***** RECORDED DATA

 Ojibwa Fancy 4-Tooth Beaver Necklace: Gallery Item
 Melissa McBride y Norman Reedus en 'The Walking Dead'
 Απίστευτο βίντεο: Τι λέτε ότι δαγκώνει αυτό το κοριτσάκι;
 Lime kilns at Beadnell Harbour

**********
***** RECORDED DATA

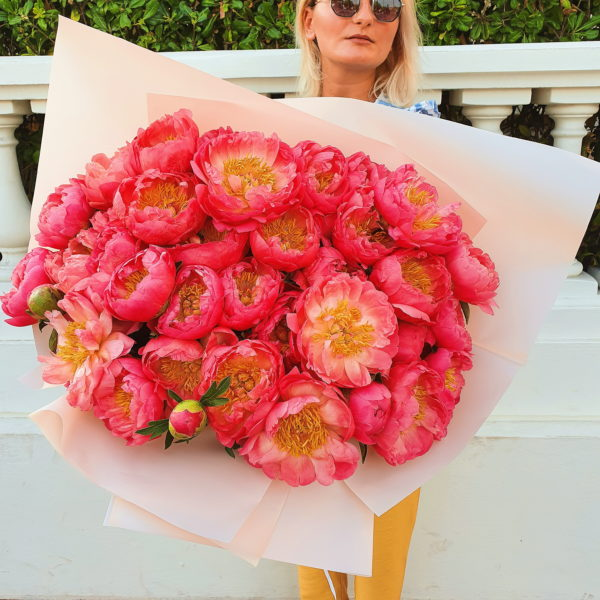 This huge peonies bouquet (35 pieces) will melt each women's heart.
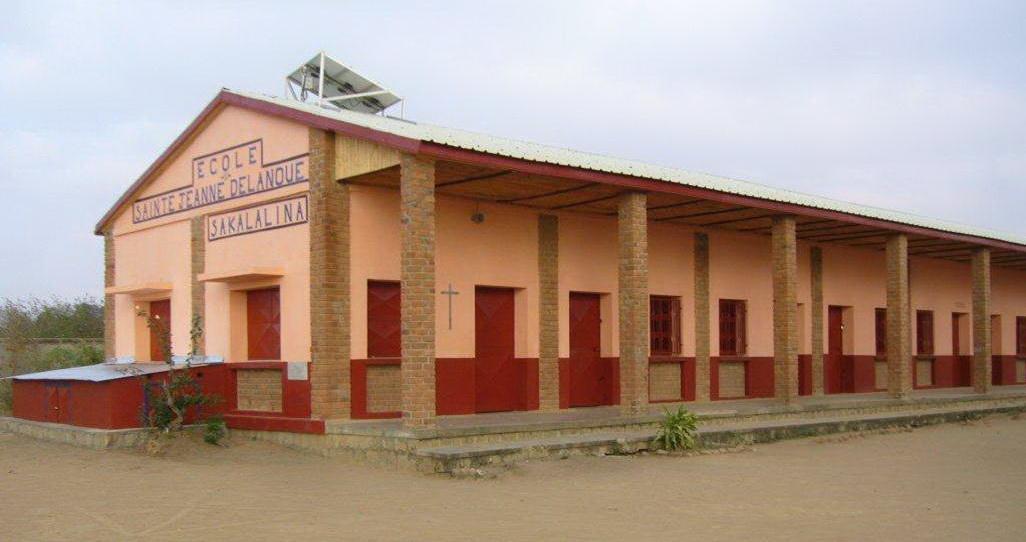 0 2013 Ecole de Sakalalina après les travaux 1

**********

**WHAT THE TASK ASKS:**
After locating the line holding "Απίστευτο βίντεο: Τι" above, output exactly that line and every line after it through the line holding "Lime kilns at Beadnell Harbour". Include nothing else.

**FINISHED TASK:**
 Απίστευτο βίντεο: Τι λέτε ότι δαγκώνει αυτό το κοριτσάκι;
 Lime kilns at Beadnell Harbour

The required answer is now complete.